Many of us will be voting Conservative in a General Election for the first time.  A decent number of those of us who voted in 2015 did so for the Lib Dems, either tactically or because we weren’t inspired to vote Conservative.  A decent number of us are not from Conservative-voting families or backgrounds, and for many of us, interest in Conservative politics has been a University realisation.

Rees-Mogg has only just got comfy.

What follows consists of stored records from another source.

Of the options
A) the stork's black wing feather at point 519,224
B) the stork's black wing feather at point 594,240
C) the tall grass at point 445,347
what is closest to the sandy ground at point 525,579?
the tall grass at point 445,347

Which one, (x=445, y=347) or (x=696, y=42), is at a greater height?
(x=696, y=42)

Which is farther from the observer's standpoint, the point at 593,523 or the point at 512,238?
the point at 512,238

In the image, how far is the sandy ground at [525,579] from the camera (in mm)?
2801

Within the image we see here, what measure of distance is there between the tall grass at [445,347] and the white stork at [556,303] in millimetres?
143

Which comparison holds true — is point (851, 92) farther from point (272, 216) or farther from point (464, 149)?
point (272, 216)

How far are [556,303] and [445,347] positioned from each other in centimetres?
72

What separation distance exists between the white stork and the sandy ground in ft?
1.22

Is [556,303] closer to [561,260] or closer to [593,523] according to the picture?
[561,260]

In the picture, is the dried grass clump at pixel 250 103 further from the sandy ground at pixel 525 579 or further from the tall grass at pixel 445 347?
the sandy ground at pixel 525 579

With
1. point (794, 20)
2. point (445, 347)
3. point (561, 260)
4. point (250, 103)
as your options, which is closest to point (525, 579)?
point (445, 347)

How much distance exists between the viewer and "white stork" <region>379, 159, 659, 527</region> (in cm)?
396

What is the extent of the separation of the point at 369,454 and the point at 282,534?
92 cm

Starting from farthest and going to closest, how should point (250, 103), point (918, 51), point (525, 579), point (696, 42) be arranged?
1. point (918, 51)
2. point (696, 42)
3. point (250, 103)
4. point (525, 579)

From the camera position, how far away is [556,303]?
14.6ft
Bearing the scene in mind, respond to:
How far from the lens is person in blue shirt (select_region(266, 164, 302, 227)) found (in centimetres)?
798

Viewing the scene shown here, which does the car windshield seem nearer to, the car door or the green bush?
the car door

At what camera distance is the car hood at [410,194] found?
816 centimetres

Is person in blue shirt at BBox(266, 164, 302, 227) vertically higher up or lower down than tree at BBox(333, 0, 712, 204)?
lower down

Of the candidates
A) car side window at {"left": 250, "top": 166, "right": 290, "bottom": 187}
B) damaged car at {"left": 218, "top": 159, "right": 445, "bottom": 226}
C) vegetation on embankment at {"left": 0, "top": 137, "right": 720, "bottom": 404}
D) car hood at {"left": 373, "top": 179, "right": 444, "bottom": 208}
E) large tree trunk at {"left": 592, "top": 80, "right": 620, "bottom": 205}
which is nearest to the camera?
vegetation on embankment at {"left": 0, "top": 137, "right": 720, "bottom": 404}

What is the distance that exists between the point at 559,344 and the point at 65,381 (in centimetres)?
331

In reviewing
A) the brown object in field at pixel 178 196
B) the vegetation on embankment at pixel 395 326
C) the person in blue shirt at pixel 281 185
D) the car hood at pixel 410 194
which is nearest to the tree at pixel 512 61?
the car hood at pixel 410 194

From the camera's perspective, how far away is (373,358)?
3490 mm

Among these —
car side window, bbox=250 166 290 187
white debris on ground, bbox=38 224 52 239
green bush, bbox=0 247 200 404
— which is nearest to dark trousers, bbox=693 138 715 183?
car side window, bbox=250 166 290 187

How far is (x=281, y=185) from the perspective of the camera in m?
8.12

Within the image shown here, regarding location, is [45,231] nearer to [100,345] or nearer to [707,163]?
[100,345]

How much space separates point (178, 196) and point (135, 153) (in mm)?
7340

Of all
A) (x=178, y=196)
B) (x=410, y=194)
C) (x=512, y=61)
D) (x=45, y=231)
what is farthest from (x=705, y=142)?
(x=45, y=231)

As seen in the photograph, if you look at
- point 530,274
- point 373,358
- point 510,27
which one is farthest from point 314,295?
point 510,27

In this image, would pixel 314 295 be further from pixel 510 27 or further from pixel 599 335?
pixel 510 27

We can’t expect him to move seats now.

Amongst all the negative rhetoric of this election, much is being made of being on the side of the few or many.  That voting Conservative is a vote for tax breaks.  This election, I will be casting a vote for the party that has taken corporation tax receipts to an all-time high, and has put the burden more than ever on the shoulders of the richest.  Today, the highest-paid one per cent contribute twenty seven per cent of total income tax collections.  The flip side of this is that the lowest-paid fifty per cent of earners pay less than 10 per cent to the total.  I’m happy to live in a society balanced like that.  I’m also happy living in a society with unemployment at its lowest since 1975.  And that’s why I’m voting Conservative.

Not all of us in CUCA voted for Brexit.  We didn’t adopt an Association position, didn’t campaign, and – here’s the real tell – didn’t have a party for it.  We were as split as the Parliamentary Conservatives about whether or not it was a good idea.  But regardless of what we thought, 52% of the country voted to leave the European Union.  Things will change; whether or not they change in such a way that is maximally in our favour is the test for the winner of this election.  Only Theresa May has the experience and attitude to get the job of Brexit done clearly and absolutely.  She has accepted the referendum result, and now stands in a position to seize the opportunities: control over our own laws, border control, and trade deals with the rest of the world.  If it’s not May leading the negotiations, it’ll be Corbyn, who has already said he wouldn’t walk away if the deal is crap: he’s more or less told the EU negotiators that whatever dish of gruel they serve up, he’s committed to eat it.  And when he’s sitting across from EU negotiators who will be doing their best to fuck us over – make no mistake that the fluffy ‘European family’ bollocks will go right out of the window – Corbyn isn’t going to have his iPad on him to fact check.

Corbyn negotiates Brexit

The Brexit vote and a rising terror threat puts leadership right at the top of the list of election priorities.  More than ever, we need to trust the party leader – the next Prime Minister – and the people at the top to represent and protect our interests in overseas negotiations and at home.  Corbyn gives us some cause for concern here.  His record as a public figure and MP states a very clear message: that he’s not always on our side.  Corbyn has opposed anti-terror legislation and is proud of it; he has called Hamas and Hezbollah our ‘friends’.  His contempt for Israel is barely veiled, and his failure to root out anti-Semitism in Labour is a disgrace, illustrating either an inability to lead his party or a lack of will.  The Jewish community is one that looks at Corbyn and sees his intolerance for what it is: only 13% of British Jews intend to vote Labour at this election.  We have to look beyond Corbyn, though, to his top team: a snob, a Marxist and an innumerate terrorist-sympathising idiot.  It sounds like the start to a bad joke, and it could well be.

Proof that you can have a Cabinet without packing it full of terrorist sympathisers

We’re voting Conservative not because we always have or always will: this election is a rejection of politics being in the blood.  This time around, the choice is between a misguided fantasy and stability. Because in this election, character and leadership really matters. May is boring, robotic, and hasn’t run the best campaign, but she will get the job done.